PROBLEM = Please output the lines of the material as a JSON list of strings, one string per line, leaving out blank lines.

PROVIDED ENTRIES =
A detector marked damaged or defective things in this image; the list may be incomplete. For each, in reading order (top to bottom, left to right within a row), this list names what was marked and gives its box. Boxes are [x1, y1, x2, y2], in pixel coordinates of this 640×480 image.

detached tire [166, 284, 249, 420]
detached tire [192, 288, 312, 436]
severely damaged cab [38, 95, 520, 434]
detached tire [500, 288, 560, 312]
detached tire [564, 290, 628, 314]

EXPECTED OUTPUT =
[
  "A detector marked damaged or defective things in this image; the list may be incomplete. For each, in reading order (top to bottom, left to right within a row), this list names what was marked and gives its box. Boxes are [x1, y1, x2, y2], in pixel coordinates of this 640×480 image.",
  "detached tire [166, 284, 249, 420]",
  "detached tire [192, 288, 312, 436]",
  "severely damaged cab [38, 95, 520, 434]",
  "detached tire [500, 288, 560, 312]",
  "detached tire [564, 290, 628, 314]"
]